Gitflow for parallel development by multiple software vendors and one external repository

7 January 2019, Michał Herman

It’s quite simple to configure git for your development team. There are some good tutorials which  show you step by step how to implement gitflow best practices in your company. But what if you are managing source code in your own repository and have to push it to customer repository?  It’s still quite simple just add one more step to your gitflow. But what if customer repository could be changed by other teams (customers developers or other software vendors). One of our project team was struggling with this problem and worked out interesting solution.

In most of our team projects so far we’ve been the only software provider. We worked on our own repositories using quite a few different flows, trying to apply the best one to each case. During one of our latest projects, we had to provide the source code of our application to our client’s repository, however, we did not want to share our whole git history as we did not find it necessary. That is why we only moved the code between repositories after each release. The gitflow we used at that moment is presented on the first of below pictures. We used “Master” branch for our development and “Release” branch for versioning releases for testing and eventually for production. The colorful branches are obviously features and bugfixes, while the arrows explain how the code moved between branches and repositories during releases. Since our and our client’s repositories had no common root, merging the branches was out of the question and we had to use mechanisms like git format-patch or git cherry-pick to move the code.

Here’s an example how it worked from the start of the development to the production release:

  1. Developer starts working on a bugfix/feature and creates a branch on master branch (red branch in the picture)
  2. Developer commits his changes and then creates a merge (pull) request
  3. Another developer or technical project leader reviews the code and eventually merges it into master
  4. Master branch is merged into release branch and a release version is created (blue arrow)
  5. At the same time the code is moved to client’s repository

This approach worked fine as long as the project had only one test environment and our team was the only software provider. However, when another teams appeared in the project and started working on our client’s repository things got a bit more complicated. The biggest problem was that we updated the above mentioned repository only during releases, which meant that the other software company often worked on outdated code (purple branch on the image above), which led to plenty of conflicts while merging their code with ours. Since there was no common root in the repositories, using the tools mentioned before such as git-patches and cherrypicks was also quite bothersome. In the end the developer preparing a release with the other company’s changes spent a lot of time on git operations – enough for us to change the approach.

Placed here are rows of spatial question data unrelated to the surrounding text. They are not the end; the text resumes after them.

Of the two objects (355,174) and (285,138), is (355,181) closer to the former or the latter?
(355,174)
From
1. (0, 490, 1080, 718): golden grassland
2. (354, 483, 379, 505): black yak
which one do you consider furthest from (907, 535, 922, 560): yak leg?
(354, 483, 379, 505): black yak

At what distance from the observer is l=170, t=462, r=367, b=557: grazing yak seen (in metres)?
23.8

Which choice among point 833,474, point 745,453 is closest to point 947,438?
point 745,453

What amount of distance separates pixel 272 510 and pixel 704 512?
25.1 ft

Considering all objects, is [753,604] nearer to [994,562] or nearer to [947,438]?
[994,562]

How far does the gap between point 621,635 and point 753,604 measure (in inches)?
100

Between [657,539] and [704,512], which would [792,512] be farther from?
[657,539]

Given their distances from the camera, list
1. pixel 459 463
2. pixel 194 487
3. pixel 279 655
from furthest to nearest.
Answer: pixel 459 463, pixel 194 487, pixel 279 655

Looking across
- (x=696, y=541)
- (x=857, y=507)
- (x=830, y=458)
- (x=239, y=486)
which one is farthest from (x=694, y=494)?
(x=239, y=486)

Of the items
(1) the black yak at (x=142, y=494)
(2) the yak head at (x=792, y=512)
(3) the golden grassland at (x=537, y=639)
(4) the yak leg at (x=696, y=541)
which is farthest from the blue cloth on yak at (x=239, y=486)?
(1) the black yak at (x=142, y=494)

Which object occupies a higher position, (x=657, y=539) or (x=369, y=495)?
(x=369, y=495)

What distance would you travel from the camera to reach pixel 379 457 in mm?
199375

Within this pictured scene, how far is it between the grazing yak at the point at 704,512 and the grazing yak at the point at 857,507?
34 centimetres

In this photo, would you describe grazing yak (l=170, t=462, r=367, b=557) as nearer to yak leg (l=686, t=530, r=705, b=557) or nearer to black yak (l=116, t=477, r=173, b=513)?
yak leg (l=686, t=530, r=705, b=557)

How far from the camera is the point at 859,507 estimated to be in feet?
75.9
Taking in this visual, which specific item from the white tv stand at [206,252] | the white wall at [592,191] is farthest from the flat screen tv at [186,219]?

We decided to change our client’s repository by having three branches in it – one for developing changes (called “Develop” – the equivalent of our old master), one for production release candidates which were tested on the newly created pre-production environment and the last one containing production code (master). Next we simply pushed those three branches onto our repository and started working on them, more or less the same way as we did before. The biggest difference was that both we and our client were working on the same main branch (it’s up to developers to keep their branches up to date with the develop branch). The branches were almost always in sync between repositories (we simply pushed to two remotes during feature or bugfix branch merges and also, since we only pushed commits that were a result of a merge onto our clients repository, the full git history of our changes was on our side). Hotfixes were created directly on Master branch and then merged into develop branch to keep everything up to date.

Let’s take a look at the example, from start of the development to the production release:

  1. Developer starts working on a feature or bugfix and creates a branch on develop branch
  2. After finishing coding, developer rebases his branch on top of develop branch to catch up with changes made in between either by us or the other company (as long as there are no conflicts this can be skipped, however, when they do appear it’s easier for a person who created the code to solve them than the person who will be preparing a release).
  3. Developer commits his code and creates a pull/merge request
  4. Another team member does code review, eventually merging the feature branch into develop
  5. The person merging the branch pushes develop branch onto our client’s repository so that the other company keeps up to date
  6. Develop branch is merged into RC branch and a release candidate version is created
  7. After testing on pre-production environment, the very same package as release candidate is put on production as a release – RC branch is then merged into Master branch

The solution we came up with seems a lot more flexible and easy to use – the time to create a release was reduced significantly as we used simple git merges to create them. As a result there are fewer conflicts to handle as both software providers are working on more or less the same branch. So far it has been working flawlessly for us.